Acanto, William Morris, fondo de pantalla, 1875.

 

LA HOJA DE ACANTO

«¿Qué hacer para mejorar?», se dice Ruperta cada día. Es una pregunta que martillea su mente cuando sale del metro camino de su casa. Ruperta vive en una urbanización de arquitectura y jardincillos iguales. A veces, en invierno, cuando la niebla hace que el alumbrado ilumine menos, Ruperta, mientras busca respuesta a la pregunta que sus sienes martillea, pasa de largo, dejando atrás la cancela que la lleva a su vivienda.

«Y bien —se dice— y bien, ¿qué hacer para cambiar el rumbo de las cosas?». Es verano y Ruperta está plantando, en el verdeante césped, lavandas y geranios —ese año todos los vecinos están sembrando lo mismo—. Porque en el mundo de Ruperta, donde la oferta de mercancías es ilimitada, resulta que nadie se atreve a ser diferente. En su mundo, todos visten igual, ven los mismos programas de televisión, leen las superventas, juegan a los mismos juegos online, amueblan sus casas en Ikea, acumulan baratijas chinas y conciertan citas amorosas a través de las páginas de Internet. En su barrio, tan parecido al resto de los barrios del resto de las ciudades del resto del mundo civilizado, al amanecer y al atardecer, los pasos mudos y agotados inician el camino por los adoquines rotos de las calles.

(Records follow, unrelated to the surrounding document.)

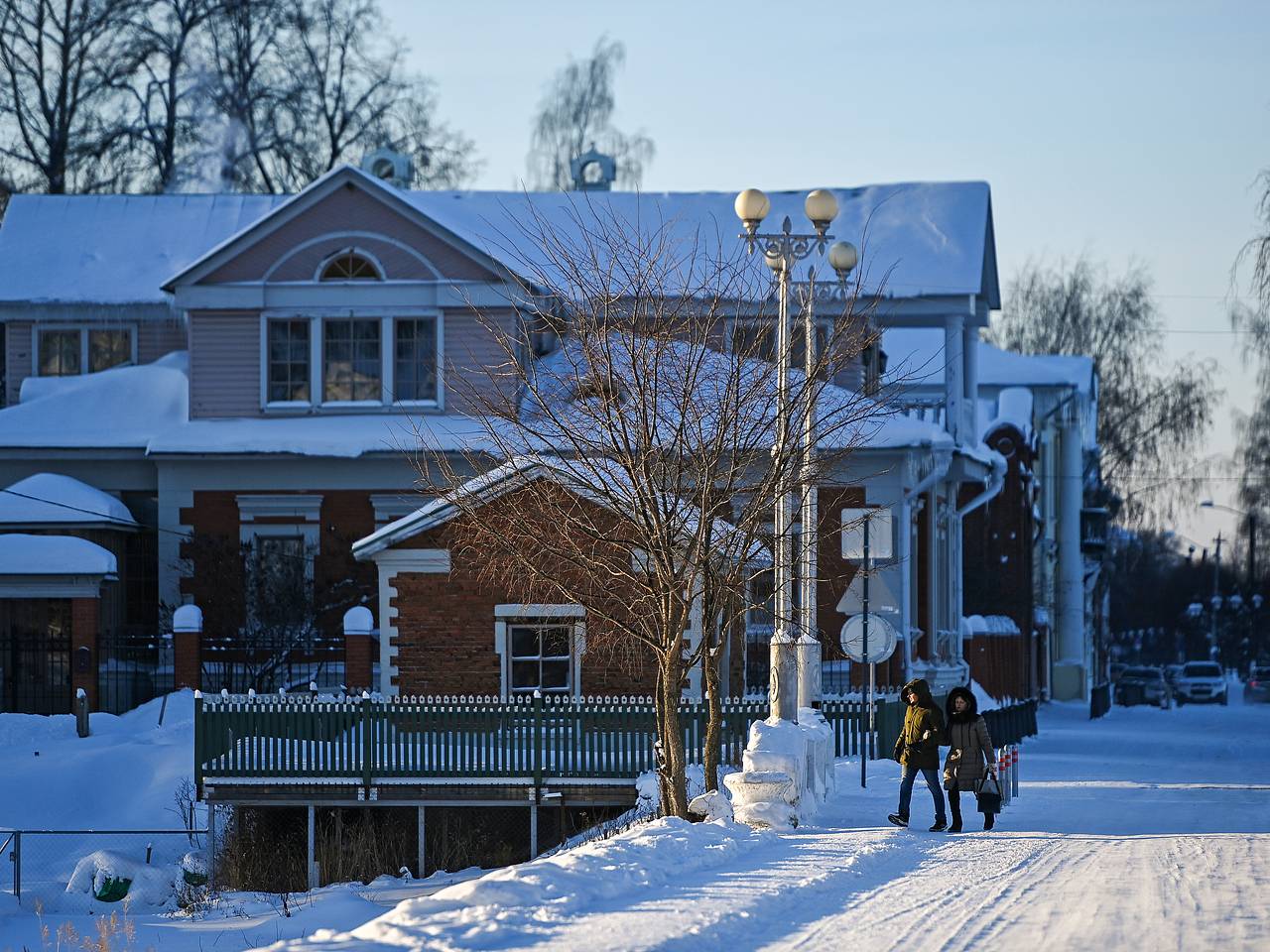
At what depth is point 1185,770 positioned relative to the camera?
95.5ft

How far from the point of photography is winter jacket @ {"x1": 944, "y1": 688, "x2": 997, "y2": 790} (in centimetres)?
1814

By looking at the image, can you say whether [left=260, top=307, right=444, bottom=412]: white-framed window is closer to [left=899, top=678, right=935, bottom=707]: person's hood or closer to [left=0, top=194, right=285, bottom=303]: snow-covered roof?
[left=0, top=194, right=285, bottom=303]: snow-covered roof

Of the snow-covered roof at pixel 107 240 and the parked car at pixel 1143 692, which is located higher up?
the snow-covered roof at pixel 107 240

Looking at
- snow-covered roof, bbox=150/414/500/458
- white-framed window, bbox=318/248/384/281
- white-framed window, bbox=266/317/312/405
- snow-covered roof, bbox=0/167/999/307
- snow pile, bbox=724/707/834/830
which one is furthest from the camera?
snow-covered roof, bbox=0/167/999/307

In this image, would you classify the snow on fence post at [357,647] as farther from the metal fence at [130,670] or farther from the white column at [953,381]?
the white column at [953,381]

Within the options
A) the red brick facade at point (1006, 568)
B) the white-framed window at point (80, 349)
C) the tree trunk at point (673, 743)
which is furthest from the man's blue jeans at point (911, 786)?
the red brick facade at point (1006, 568)

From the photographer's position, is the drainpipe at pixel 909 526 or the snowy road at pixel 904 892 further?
the drainpipe at pixel 909 526

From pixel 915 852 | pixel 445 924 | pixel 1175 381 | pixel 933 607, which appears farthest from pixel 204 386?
pixel 1175 381

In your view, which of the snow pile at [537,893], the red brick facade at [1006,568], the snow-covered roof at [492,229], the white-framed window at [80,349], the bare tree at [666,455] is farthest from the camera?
the red brick facade at [1006,568]

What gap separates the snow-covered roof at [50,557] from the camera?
32.8 meters

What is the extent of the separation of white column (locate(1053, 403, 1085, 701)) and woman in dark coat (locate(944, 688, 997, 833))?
1805 inches

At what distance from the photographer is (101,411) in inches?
1479

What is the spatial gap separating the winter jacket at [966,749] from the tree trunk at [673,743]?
2.76m

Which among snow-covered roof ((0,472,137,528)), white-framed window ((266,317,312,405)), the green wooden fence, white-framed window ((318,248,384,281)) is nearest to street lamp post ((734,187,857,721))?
the green wooden fence
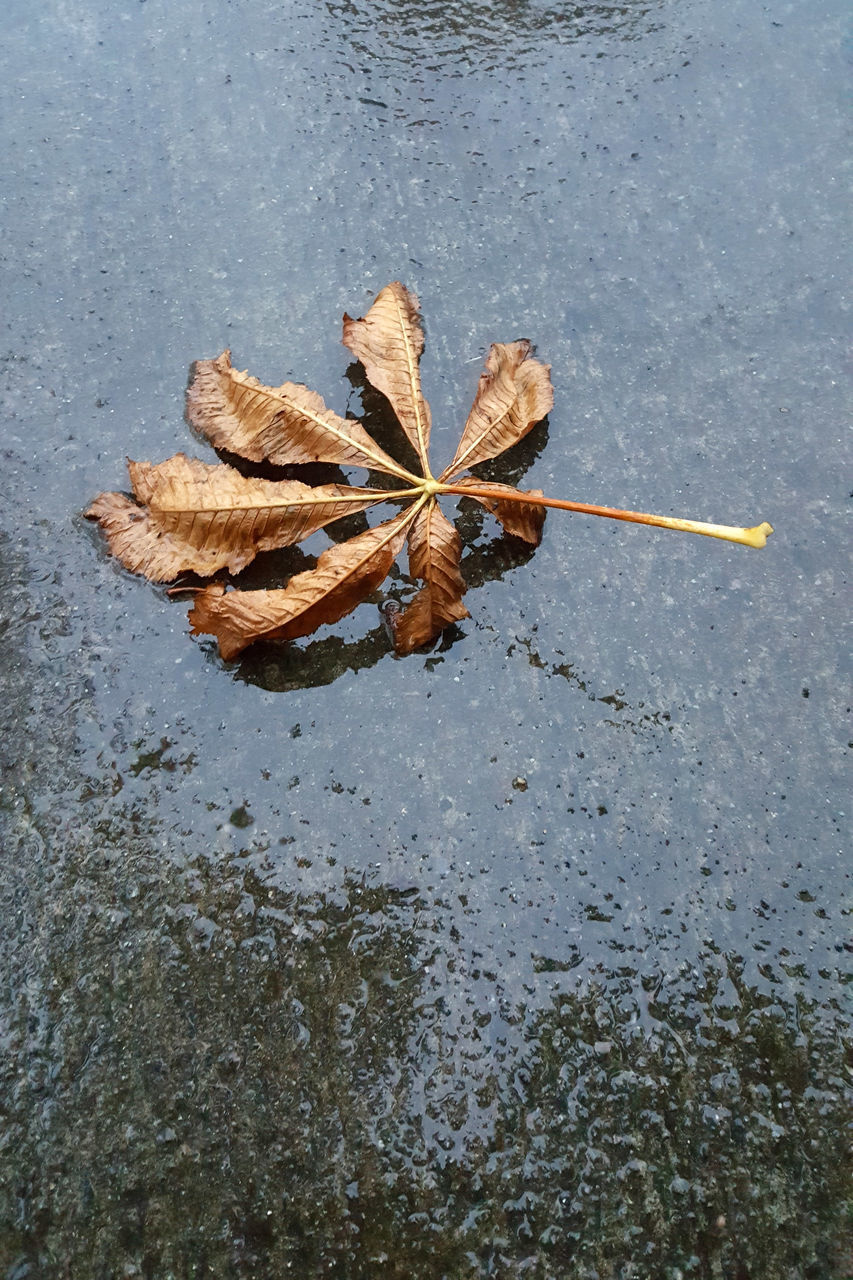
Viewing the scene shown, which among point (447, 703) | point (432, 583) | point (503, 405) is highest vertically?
point (503, 405)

Anoche algo sorprendió a Ruperta, algo que la agitó: el nuevo vecino, el que comparte pared con ella —vive en un adosado—, ha violentado las normas que todos siguen sin haberlas razonado. El vecino ha sembrado ¡acanto! en sus parterres. Ella lo sabe, porque ha visto esas hojas, que representan la vida duradera, adornando las láminas de los libros de historia del arte que muestran capiteles corintios. Ruperta sabía que el acanto vestía la tumba de los héroes. Ella lo había aprendido de niña, cuando los programas de estudio incluían informaciones ahora pasadas de moda.

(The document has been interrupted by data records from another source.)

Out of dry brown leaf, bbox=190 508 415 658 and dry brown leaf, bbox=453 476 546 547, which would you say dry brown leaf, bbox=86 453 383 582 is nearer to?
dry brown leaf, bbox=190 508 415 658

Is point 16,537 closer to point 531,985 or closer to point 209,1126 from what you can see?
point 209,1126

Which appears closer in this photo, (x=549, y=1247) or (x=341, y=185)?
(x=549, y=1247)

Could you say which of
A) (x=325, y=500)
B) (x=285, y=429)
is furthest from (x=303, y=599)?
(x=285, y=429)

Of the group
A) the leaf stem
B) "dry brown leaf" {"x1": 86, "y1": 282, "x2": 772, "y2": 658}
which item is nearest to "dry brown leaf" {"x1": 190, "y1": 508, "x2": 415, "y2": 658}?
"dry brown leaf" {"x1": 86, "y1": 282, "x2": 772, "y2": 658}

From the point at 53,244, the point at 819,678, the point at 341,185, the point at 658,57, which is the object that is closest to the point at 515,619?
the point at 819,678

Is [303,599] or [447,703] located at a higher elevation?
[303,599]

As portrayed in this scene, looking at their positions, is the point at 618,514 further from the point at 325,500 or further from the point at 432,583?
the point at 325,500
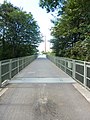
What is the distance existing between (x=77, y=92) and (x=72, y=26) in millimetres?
15158

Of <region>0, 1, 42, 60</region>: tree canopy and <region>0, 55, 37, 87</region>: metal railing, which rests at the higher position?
<region>0, 1, 42, 60</region>: tree canopy

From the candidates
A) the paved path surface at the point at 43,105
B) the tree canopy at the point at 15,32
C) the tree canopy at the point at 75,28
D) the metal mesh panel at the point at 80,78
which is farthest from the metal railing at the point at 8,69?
the tree canopy at the point at 15,32

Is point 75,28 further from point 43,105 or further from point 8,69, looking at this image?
point 43,105

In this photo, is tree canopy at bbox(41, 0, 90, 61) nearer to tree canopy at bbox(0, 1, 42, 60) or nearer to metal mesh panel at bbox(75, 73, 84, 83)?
metal mesh panel at bbox(75, 73, 84, 83)

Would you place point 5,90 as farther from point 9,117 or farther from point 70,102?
point 9,117

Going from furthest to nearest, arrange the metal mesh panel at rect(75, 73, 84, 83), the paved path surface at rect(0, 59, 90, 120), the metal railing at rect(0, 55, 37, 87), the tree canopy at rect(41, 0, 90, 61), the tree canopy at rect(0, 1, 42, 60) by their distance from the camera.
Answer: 1. the tree canopy at rect(0, 1, 42, 60)
2. the tree canopy at rect(41, 0, 90, 61)
3. the metal mesh panel at rect(75, 73, 84, 83)
4. the metal railing at rect(0, 55, 37, 87)
5. the paved path surface at rect(0, 59, 90, 120)

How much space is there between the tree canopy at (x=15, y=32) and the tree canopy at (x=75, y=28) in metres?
4.86

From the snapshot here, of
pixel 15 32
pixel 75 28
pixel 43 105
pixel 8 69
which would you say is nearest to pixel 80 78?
pixel 8 69

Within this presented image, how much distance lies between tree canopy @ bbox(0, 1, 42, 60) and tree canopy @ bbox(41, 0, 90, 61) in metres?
4.86

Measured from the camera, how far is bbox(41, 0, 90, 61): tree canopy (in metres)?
15.2

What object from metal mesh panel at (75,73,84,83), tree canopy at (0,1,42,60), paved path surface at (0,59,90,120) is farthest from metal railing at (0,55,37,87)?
tree canopy at (0,1,42,60)

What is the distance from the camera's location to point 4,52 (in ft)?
147

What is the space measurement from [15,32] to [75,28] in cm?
2172

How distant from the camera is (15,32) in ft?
147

¡Acanto!, la hoja del triunfo sobre la muerte. La hoja del hombre que ha conseguido ser leyenda a través de sus actos. Fue, entonces, cuando Ruperta, al preguntarse una vez más ¿qué hacer para vencer al hastío?, levantó el rostro habituado a rozar la barbilla con el pavimento —en la sociedad de Ruperta la gente no se observa—. Fue, entonces, cuando sus ardientes pupilas retaron a las estrellas encendidas. Cuando la vista alzó, comenzó el principio del fin de sus derrotas.